About Us

We are a network of a wide range of people involved in the mental health field including: clinicians, peer workers, advocates and people with lived experience of mental health conditions.

Our Purpose

To provide an independent forum to increase and sustain the momentum for reform and to encourage the Australian community to participate in the transformation of the Australian mental health service system.

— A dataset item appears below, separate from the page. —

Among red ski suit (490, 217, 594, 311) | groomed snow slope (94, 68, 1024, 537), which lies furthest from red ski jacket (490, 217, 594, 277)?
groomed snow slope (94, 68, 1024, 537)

We recognise the cultural diversity of the many Australian communities, and the importance of engaging them in awareness of their own mental health and prevention and early intervention of mental illness, related stigma and discrimination. We also recognise the many special needs for services to deal with complex disorders.

Our Objectives

  1. Provide a means for the Australian Community to become involved in the transformation of our mental health service systems.
  2. Promote the rights of all consumers and families to receive services they need.
  3. Promote a wide and consistent range of high quality mental health services across all age groups and throughout the country.
  4. Promote interventions which are based on best practice as determined by both quantitative and qualitative evidence.
  5. Promote a service delivery system that is integrated at every level including participation of all service sectors (public, private & NGO).
  6. Promote the right of equity of access to all.
  7. Promote a regional funding system and methodologies that provide adequate quality, control of both budget and expenditure, and transparent accountability, all of which should be independently monitored.
  8. Promote recovery-oriented service systems which focus on the goals of social inclusion and citizenship.

Our Origins

The TAMHSS network evolved from people who participated in TheMHS (Mental Health Services) Conferences. The initial meeting was held on 3 September 2009 with 48 attendees and 16 originating foundation members.

TAMHSS Activities

  • Seeking and reporting news on the political process to achieve reform;
  • Suggesting actions that members can take individually or collectively;
  • Coordinating surveys to gather service information;
  • Commissioning papers and articles to advocate the case for reform;
  • Holding events to promote debate and to publicise the issues;
  • Issuing media releases and providing spokes-people;
  • Using public relations methods to place stories in the media

Communication is predominately electronic to enable active national participation and to keep cost as low as possible.